Carbamazepine

Carbamazepine is an anticonvolusant.

treating epilepsy

Have you ever had a twitch? If you have then you've experienced an uncontrolled muscle contraction also know as a convulsion! This occurs because your nervous system is repetitively firing signals. Epilepsy is a neurological disorder that presents as epileptic seizures. Similar to a twitch these are a result of a sustained and repetitively firing nervous system. Carbamazepine is an anticonvulsant working to control convulsions like this by blocking sodium channels, one of the methods your nervous system uses to send these messages.
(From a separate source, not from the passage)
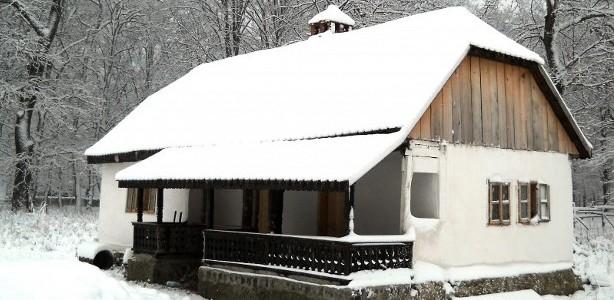 Casa din Visag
Did you know: Epileptic seizures can also be non-convulsive. These types of seizures are associated with a loss of consciousness. Carbamazepine is only effective in the treatment people with epilepsy who experience convulsive seizures.

treating biopolar disorder

Carbamazepine is actually listed on the WHO's essential medicine list twice! It is also used as a mood stabiliser. This is a type of medication which is used to treat bipolar disorder.
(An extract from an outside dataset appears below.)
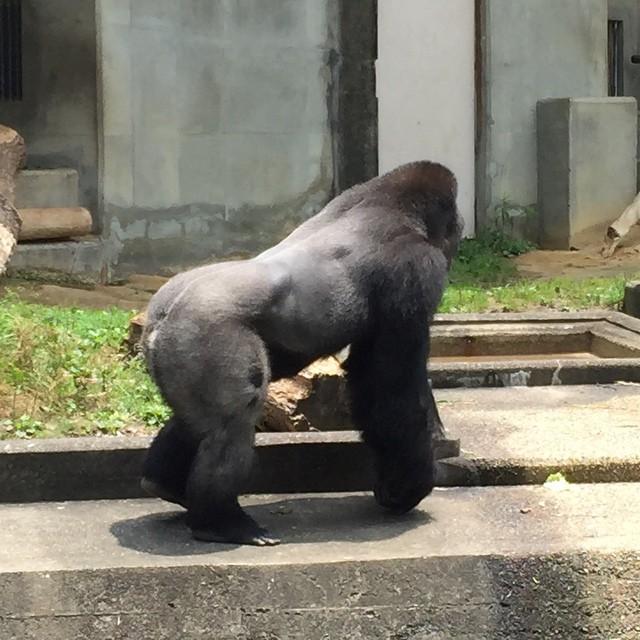 Shabani the gorilla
Bipolar disorder is classified as a mental health disorder and is experienced by approximately 1.8% Australians aged 16-85 years. People with bipolar disorder go through periods of depression (characterised by sadness, irritability, lack of energy), episodes of mania (the opposite of depression - good mood, over confident, full of energy), and times where their mood is more stable in between. Bipolar can have serious effects on a person's study, work and personal relationships.

Scientists know that bipolar disorder results from changes in the levles of chemicals inside the brain including noradrenaline, serotonin and dopamine. Carbamazepine is thought to help balance the chemical serotonin.

How does it work?

A synapse, where two neurons meet.

Neurons are cells within the nervous system that transmit information to other cells. The synapse is the space between two neurons. It consists of a pre-synaptic neuron (neuron before the synapse) and a post-synaptic neuron (neuron after the synapse). In the synapse, neurons use chemical messengers called neurotransmitters to send information from the pre-synaptic neuron to the post-synpatic neuron. This process informs downstream biological functions and neurotransmitters play lots of roles, so many we don't even know them all yet!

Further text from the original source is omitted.